### Required task a
Please copy the rows below word for word, starting at the line that contains "At what distance from the observer" and ending with the final row, both included.
[BEGIN Given passage]
What is cb0[0] in this example?

"itof r0.z, vaTid0.x\n"

"mul r0.y, r0.z, cb0[0].y\n"

"mod r0.x, r0.z, cb0[0].x\n"

"flr r0.xy, r0.xy\n"

MicahVillmow · ‎07-29-2009

cb0[0].y is actually 1 / width, so we do the division on the host side(as it is done once instead of once per thread) and cb0[0].x is width.

ryta1203 · ‎07-29-2009

Essentially if you are using compute shader mode you need to pass in some constants, there is no way around this I suppose?

MicahVillmow · ‎07-29-2009

if you want to base your computation on a dynamic width, then yes. However, you can hardcode your width to say 1024 and then just vary the height of the data domain. It requires a little bit of translation on the host side, but would simplify the kernels.

ryta1203 · ‎07-29-2009

il_cs_2_0
dcl_num_thread_per_group 64
dcl_cb cb0[1]
dcl_resource_id(0)_type(2d,unnorm)_fmtx(float)_fmty(float)_fmtz(float)_fmtw(float)
dcl_resource_id(1)_type(2d,unnorm)_fmtx(float)_fmty(float)_fmtz(float)_fmtw(float)
itof r2.z, vaTid0.x
mul r2.y, r2.z, cb0[0].y
mod r2.x, r2.z, cb0[0].x
flr r3, r2
sample_resource(0)_sampler(0) r0, r3
sample_resource(1)_sampler(0) r1, r3
add r2, r1, r0
add r3, r2, r1
add r4, r3, r2
add r5, r4, r3
add r6, r5, r4
add r7, r6, r5
add r8, r7, r6
add r9, r8, r7
add r10, r9, r8
add r11, r10, r9
add r12, r11, r10
add r13, r12, r11
mov r14.x, vaTid0.x
mov g[r14.x], r13
ret_dyn
end

This is the kernel I have so far that does not work, I get the same errors. I have my const (float4) declared as: c[0]=1/width, c[1]=width, c[2] and c[3] = 0.

I also have allocation errors for the output outLocal, error getting module name o0 and error setting context memory (null)

MicahVillmow · ‎07-29-2009

you have the mul and mod backwards. c[0] = width and c[1] = 1/width.

ryta1203 · ‎07-29-2009

The mul and mod are in the same sequence as "inputspeed_CS" sample, but I changed them anyway, this did not make a difference.

I changed the cb.y and cb.x, this did not make a difference.

MicahVillmow · ‎07-29-2009

Well, then the next problem is to find out what is going wrong by finding out line by line what is causing the error. Also, can you try 64, 1, 1 as the thread_per_group and vAbsTidFlat.x?

ryta1203 · ‎07-29-2009

Micah,

I get "error occured allocating resource outLocal 0" and "Error compiling, string is 'No Error'".

Maybe it will help if I post some of my code:

Here is the kernel:

const

char HILKernel[] =

"il_cs_2_0\n"
[END Given passage]
[BEGIN Given entries]
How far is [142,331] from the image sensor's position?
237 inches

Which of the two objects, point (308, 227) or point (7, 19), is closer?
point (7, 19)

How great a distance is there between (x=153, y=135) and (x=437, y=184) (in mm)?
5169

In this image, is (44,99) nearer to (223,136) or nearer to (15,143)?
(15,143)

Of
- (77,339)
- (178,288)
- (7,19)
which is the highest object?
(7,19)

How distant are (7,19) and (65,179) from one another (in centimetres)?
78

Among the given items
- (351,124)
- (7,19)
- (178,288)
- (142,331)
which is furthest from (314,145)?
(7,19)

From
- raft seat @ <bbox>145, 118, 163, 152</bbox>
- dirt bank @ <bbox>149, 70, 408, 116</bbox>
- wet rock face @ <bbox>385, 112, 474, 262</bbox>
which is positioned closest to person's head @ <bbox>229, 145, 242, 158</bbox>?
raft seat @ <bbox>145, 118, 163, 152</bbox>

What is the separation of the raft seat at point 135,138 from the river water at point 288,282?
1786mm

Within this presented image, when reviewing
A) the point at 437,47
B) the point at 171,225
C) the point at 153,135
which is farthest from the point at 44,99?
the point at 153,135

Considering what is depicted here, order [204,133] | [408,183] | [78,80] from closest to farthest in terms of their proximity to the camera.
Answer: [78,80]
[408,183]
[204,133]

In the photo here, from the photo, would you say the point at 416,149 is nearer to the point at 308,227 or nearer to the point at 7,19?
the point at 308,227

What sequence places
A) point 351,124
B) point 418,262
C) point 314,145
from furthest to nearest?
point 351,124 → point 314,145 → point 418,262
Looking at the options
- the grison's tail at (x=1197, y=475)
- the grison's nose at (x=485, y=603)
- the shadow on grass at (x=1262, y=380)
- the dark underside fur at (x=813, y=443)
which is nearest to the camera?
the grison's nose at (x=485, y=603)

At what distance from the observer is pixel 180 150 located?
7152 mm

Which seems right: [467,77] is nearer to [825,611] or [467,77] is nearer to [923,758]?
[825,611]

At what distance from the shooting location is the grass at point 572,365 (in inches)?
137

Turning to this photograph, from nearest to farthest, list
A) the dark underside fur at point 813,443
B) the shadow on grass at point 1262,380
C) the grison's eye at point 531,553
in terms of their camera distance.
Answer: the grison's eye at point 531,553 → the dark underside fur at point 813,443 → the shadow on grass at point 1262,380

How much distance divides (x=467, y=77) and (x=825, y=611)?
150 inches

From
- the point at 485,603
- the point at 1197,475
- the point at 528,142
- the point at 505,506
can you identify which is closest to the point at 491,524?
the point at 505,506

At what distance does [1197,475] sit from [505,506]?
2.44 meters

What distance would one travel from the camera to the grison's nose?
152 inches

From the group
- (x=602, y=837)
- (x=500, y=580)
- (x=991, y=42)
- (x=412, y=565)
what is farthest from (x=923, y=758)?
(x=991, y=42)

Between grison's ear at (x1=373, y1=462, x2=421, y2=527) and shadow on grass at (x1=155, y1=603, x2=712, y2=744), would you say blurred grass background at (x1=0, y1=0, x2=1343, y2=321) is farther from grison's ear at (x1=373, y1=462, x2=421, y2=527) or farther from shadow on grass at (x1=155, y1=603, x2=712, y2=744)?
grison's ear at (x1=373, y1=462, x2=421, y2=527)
[END Given entries]
### Required task b
In the forum thread, what value does cb0[0].y hold?

### Answer a
At what distance from the observer is pixel 180 150 located?
7152 mm

Which seems right: [467,77] is nearer to [825,611] or [467,77] is nearer to [923,758]?
[825,611]

At what distance from the shooting location is the grass at point 572,365 (in inches)?
137

Turning to this photograph, from nearest to farthest, list
A) the dark underside fur at point 813,443
B) the shadow on grass at point 1262,380
C) the grison's eye at point 531,553
in terms of their camera distance.
Answer: the grison's eye at point 531,553 → the dark underside fur at point 813,443 → the shadow on grass at point 1262,380

How much distance divides (x=467, y=77) and (x=825, y=611)?
150 inches

From
- the point at 485,603
- the point at 1197,475
- the point at 528,142
- the point at 505,506
can you identify which is closest to the point at 491,524?
the point at 505,506

At what distance does [1197,475] sit from [505,506]?
2.44 meters

What distance would one travel from the camera to the grison's nose?
152 inches

From the group
- (x=602, y=837)
- (x=500, y=580)
- (x=991, y=42)
- (x=412, y=565)
what is farthest from (x=923, y=758)?
(x=991, y=42)

Between grison's ear at (x1=373, y1=462, x2=421, y2=527) and shadow on grass at (x1=155, y1=603, x2=712, y2=744), would you say blurred grass background at (x1=0, y1=0, x2=1343, y2=321) is farther from grison's ear at (x1=373, y1=462, x2=421, y2=527) or farther from shadow on grass at (x1=155, y1=603, x2=712, y2=744)?
grison's ear at (x1=373, y1=462, x2=421, y2=527)

### Answer b
1 / width